Deyo R A, Diehr P, Patrick D L
Department of Medicine, University of Washington, Seattle.
Control Clin Trials. 1991 Aug;12(4 Suppl):142S-158S. doi: 10.1016/s0197-2456(05)80019-4.
Before being introduced to wide use, health status instruments should be evaluated for reliability and validity. Increasingly, they are also tested for responsiveness to important clinical changes. Although standards exist for assessing these properties, confusion and inconsistency arise because multiple statistics are used for the same property; controversy exists over how to measure responsiveness; many statistics are unavailable on common software programs; strategies for measuring these properties vary; and it is often unclear how to define a clinically important change in patient status. Using data from a clinical trial of therapy for back pain, we demonstrate the calculation of several statistics for measuring reproducibility and responsiveness, and demonstrate relationships among them. Simple computational guides for several statistics are provided. We conclude that reproducibility should generally be quantified with the intraclass correlation coefficient rather than the more common Pearson r. Assessing reproducibility by retest at one-to-two week intervals (rather than a shorter interval) may result in more realistic estimates of the variability to be observed among control subjects in a longitudinal study. Instrument responsiveness should be quantified using indicators of effect size, a modified effect size statistic proposed by Guyatt, or the use of receiver operating characteristic (ROC) curves to describe how well various score changes can distinguish improved from unimproved patients.
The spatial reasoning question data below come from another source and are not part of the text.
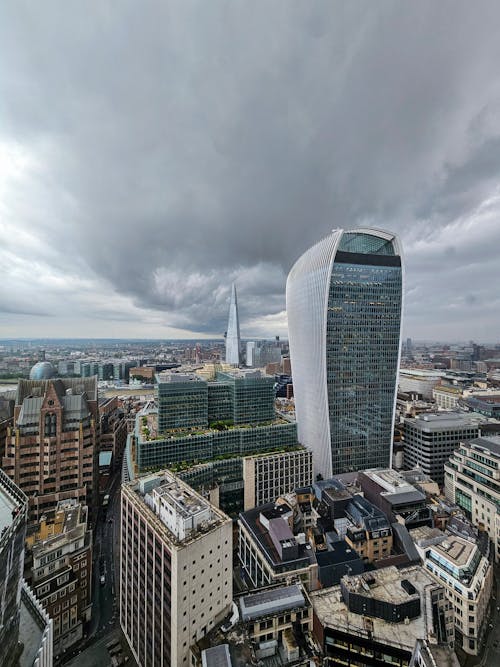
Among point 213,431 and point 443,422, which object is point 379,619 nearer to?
point 213,431

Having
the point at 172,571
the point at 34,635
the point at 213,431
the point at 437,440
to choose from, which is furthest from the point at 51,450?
the point at 437,440

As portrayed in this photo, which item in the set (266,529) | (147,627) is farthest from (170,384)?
(147,627)

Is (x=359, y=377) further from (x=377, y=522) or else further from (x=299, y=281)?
(x=377, y=522)

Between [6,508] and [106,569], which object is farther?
[106,569]

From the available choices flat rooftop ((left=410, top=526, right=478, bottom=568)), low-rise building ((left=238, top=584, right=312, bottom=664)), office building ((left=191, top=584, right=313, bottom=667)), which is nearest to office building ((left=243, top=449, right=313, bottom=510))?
flat rooftop ((left=410, top=526, right=478, bottom=568))

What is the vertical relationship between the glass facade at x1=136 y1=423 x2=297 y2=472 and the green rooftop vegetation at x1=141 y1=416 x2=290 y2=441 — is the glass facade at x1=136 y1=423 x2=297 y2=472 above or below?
below

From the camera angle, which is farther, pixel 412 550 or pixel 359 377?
pixel 359 377

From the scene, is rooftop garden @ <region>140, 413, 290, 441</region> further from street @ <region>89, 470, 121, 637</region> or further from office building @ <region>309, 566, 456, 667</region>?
office building @ <region>309, 566, 456, 667</region>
在被广泛应用之前,健康状况评估工具应进行可靠性和有效性评估。越来越多的工具还会接受对重要临床变化的反应性测试。尽管存在评估这些特性的标准,但由于对同一特性使用了多种统计方法,导致出现了混淆和不一致的情况;对于如何衡量反应性存在争议;许多统计方法在常见软件程序中无法获取;测量这些特性的策略各不相同;而且通常不清楚如何定义患者状况的临床重要变化。利用一项背痛治疗临床试验的数据,我们展示了几种用于测量可重复性和反应性的统计方法的计算过程,并展示了它们之间的关系。还提供了几种统计方法的简单计算指南。我们得出结论,一般应以组内相关系数而非更常用的皮尔逊r来量化可重复性。在一到两周的间隔时间(而非更短间隔)进行重测来评估可重复性,可能会在纵向研究中对对照组受试者中观察到的变异性得出更现实的估计。工具的反应性应以效应量指标、盖亚特提出的修正效应量统计量或使用受试者工作特征(ROC)曲线来量化,以描述各种分数变化能多好地区分改善和未改善的患者。